La pêche, ses enchantements, ses fanfaronnades et ses clandestinités, ses résistances à l’oppression. Avec un humour ravageur, Comment j’ai rencontré les poissons dresse un portrait doux-amer du père du narrateur, de ses enthousiasmes mais aussi de chacune des menaces de l’époque. Ota Pavel livre une série d’instantanées joyeux et donc d’une gravité insidieusement distillée.
Il est de rares livres joyeux : peu nombreux sont les romans qui savent restituer l’enthousiasme et sa liberté fondamentale. Une insouciance canaille et braconnière, une façon de frayer avec la vie, de redonner à l’enfance sa part de peur, d’admiration. Une manière aussi de savoir que parler des jours heureux se fait au prix de leur sacrifice. En de courts chapitres, Comment j’ai rencontré les poissons insuffle un véritable enthousiasme dans un regard sur les frasques du père, son bagout et son désir de tout sacrifier à la pêche. Leo, le père est vendeur chez Electrolux, il refourgue des aspirateurs même où il n’y a pas de raccordement à l’électricité. La Tchécoslovaquie d’avant-guerre, une image de la prospérité. Une vision surtout de la camaraderie dont jamais ne se départira tout le roman dans son art assuré du portrait. La vie telle qu’elle coule, très fort, belle et cruelle. Un enfant découvre la pêche, reçoit sa première canne, celle que rien jamais ne remplacera.
Voilà qui pourrait fleurer la naïveté, une nostalgie idiote dans sa cohorte d’idéalisation.

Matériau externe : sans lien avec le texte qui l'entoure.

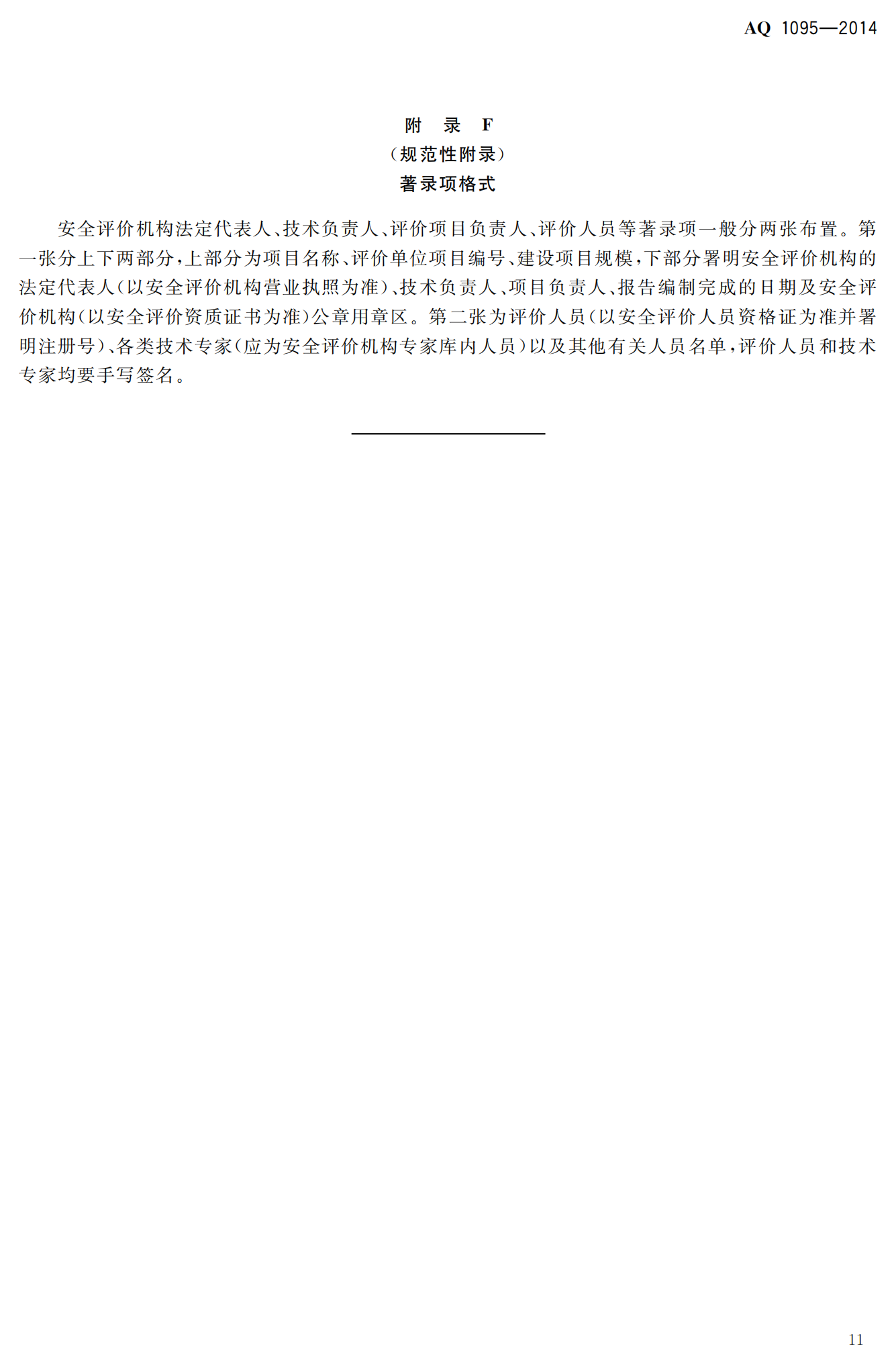 AQ 1095—2014

附　录　F
（规范性附录）
著录项格式

安全评价机构法定代表人、技术负责人、评价项目负责人、评价人员等著录项一般分两张布置。第一张分上下两部分，上部分为项目名称、评价单位项目编号、建设项目规模，下部分署明安全评价机构的法定代表人（以安全评价机构营业执照为准）、技术负责人、项目负责人、报告编制完成的日期及安全评价机构（以安全评价资质证书为准）公章用章区。第二张为评价人员（以安全评价人员资格证为准并署明注册号）、各类技术专家（应为安全评价机构专家库内人员）以及其他有关人员名单，评价人员和技术专家均要手写签名。

11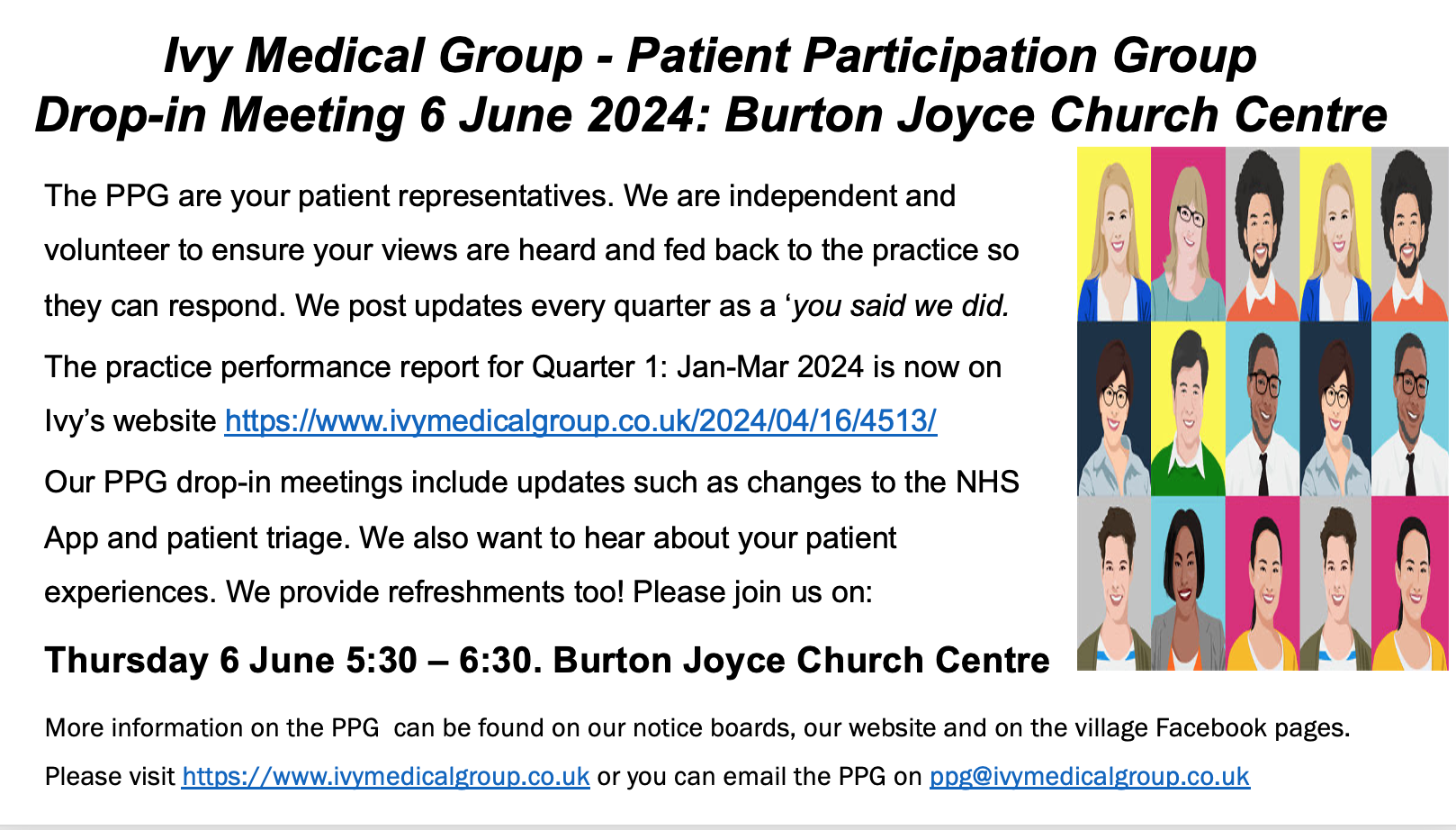 Ivy Medical Group - Patient Participation Group
Drop-in Meeting 6 June 2024: Burton Joyce Church Centre

The PPG are your patient representatives. We are independent and volunteer to ensure your views are heard and fed back to the practice so they can respond. We post updates every quarter as a 'you said we did.

The practice performance report for Quarter 1: Jan-Mar 2024 is now on Ivy's website https://www.ivymedicalgroup.co.uk/2024/04/16/4513/

Our PPG drop-in meetings include updates such as changes to the NHS App and patient triage. We also want to hear about your patient experiences. We provide refreshments too! Please join us on:

Thursday 6 June 5:30 – 6:30. Burton Joyce Church Centre

More information on the PPG can be found on our notice boards, our website and on the village Facebook pages.

Please visit https://www.ivymedicalgroup.co.uk or you can email the PPG on ppg@ivymedicalgroup.co.uk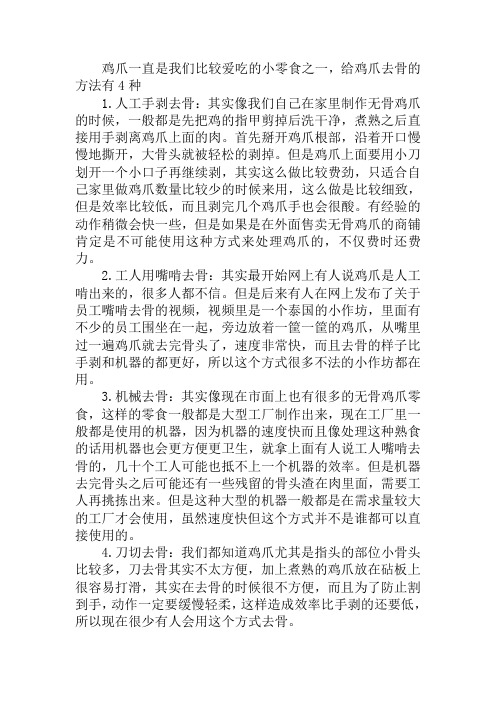 鸡爪一直是我们比较爱吃的小零食之一，给鸡爪去骨的方法有 4 种

1.人工手剥去骨：其实像我们自己在家里制作无骨鸡爪的时候，一般都是先把鸡的指甲剪掉后洗干净，煮熟之后直接用手剥离鸡爪上面的肉。首先掰开鸡爪根部，沿着开口慢慢地撕开，大骨头就被轻松的剥掉。但是鸡爪上面要用小刀划开一个小口子再继续剥，其实这么做比较费劲，只适合自己家里做鸡爪数量比较少的时候来用，这么做是比较细致，但是效率比较低，而且剥完几个鸡爪手也会很酸。有经验的动作稍微会快一些，但是如果是在外面售卖无骨鸡爪的商铺肯定是不可能使用这种方式来处理鸡爪的，不仅费时还费力。

2.工人用嘴啃去骨：其实最开始网上有人说鸡爪是人工啃出来的，很多人都不信。但是后来有人在网上发布了关于员工嘴啃去骨的视频，视频里是一个泰国的小作坊，里面有不少的员工围坐在一起，旁边放着一筐一筐的鸡爪，从嘴里过一遍鸡爪就去完骨头了，速度非常快，而且去骨的样子比手剥和机器的都更好，所以这个方式很多不法的小作坊都在用。

3.机械去骨：其实像现在市面上也有很多的无骨鸡爪零食，这样的零食一般都是大型工厂制作出来，现在工厂里一般都是使用的机器，因为机器的速度快而且像处理这种熟食的话用机器也会更方便更卫生，就拿上面有人说工人嘴啃去骨的，几十个工人可能也抵不上一个机器的效率。但是机器去完骨头之后可能还有一些残留的骨头渣在肉里面，需要工人再挑拣出来。但是这种大型的机器一般都是在需求量较大的工厂才会使用，虽然速度快但这个方式并不是谁都可以直接使用的。

4.刀切去骨：我们都知道鸡爪尤其是指头的部位小骨头比较多，刀去骨其实不太方便，加上煮熟的鸡爪放在砧板上很容易打滑，其实在去骨的时候很不方便，而且为了防止割到手，动作一定要缓慢轻柔，这样造成效率比手剥的还要低，所以现在很少有人会用这个方式去骨。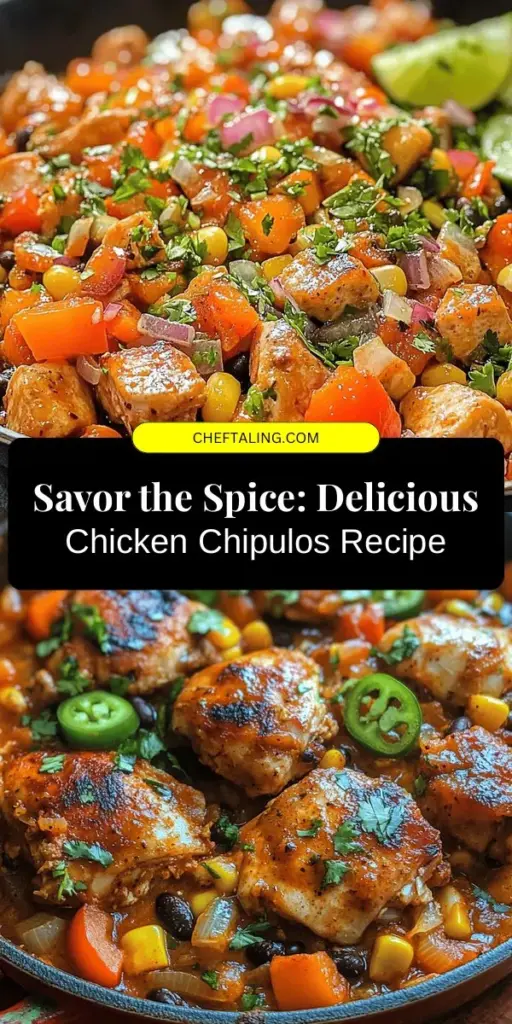 CHEFTALING.COM

Savor the Spice: Delicious Chicken Chipulos Recipe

Très vite, comme un mauvais présage apparaît cette conscience de la perte : « Nous ne reviendrons plus ici. Le carnaval des enfants est terminé.» Derrière sa frime, sa joie, le roman dessine alors le portrait d’une autre Tchécoslovaquie. Doucement, le thème de la judéité s’impose. La Déportation est alors traité dans un sourire tragique. La pêche devient une survie. L’entraide malgré tout et le poissons de légende dont le narrateur se trouvera dépouiller. Ota Pavel fait alors preuve d’un art très sûr du non-dit. On effleure les drames, on les couvre d’un sourire. On supporte malgré tout les excentricités, comme le fera toujours sa femme, puisque c’est peut-être la seule façon de s’en sortir. La judéité (du père mais non de la mère) sera aussi une très belle façon de traiter la période communiste : Leo s’y engage avec sa ferveur habituelle avant que ne vienne la déception. Toujours si habilement décrite dans des récits animaliers, une histoire de porcs puis de lapin. Pour le père, le communisme c’est l’espoir de voir son identité juive gommé. Elle ressortira peut-être par ce qui est resté comme le complot des médecins ou l’antisémitisme soviétique se voyait dévoiler. De tout cela Ota Pavel parvient à rire. On se laisse emporter par ce roman dont je ne parviens – le contexte d’un confinement dont l’angoissante incurie politique me rattrape – à rendre suffisamment compte. Lisez ce livre profond et drôle pour en découvrir le sombre point aveugle qui permettra d’affirmer : « Je sais désormais ce qui attire la plupart des gens, ce n’est pas seulement la quête du poisson, mais la solitude des temps révolus, le besoin d’entendre une fois encore l’appel de l’oiseau et du gibier, d’entendre encore tomber les feuilles d’automne. »
Un grand merci aux éditions Folio pour l’envoi de ce roman.
Comment j’ai rencontré les poissons (trad : Barbora Faure, 276 pages, 7 euros 50). Le livre est disponible en version numérique.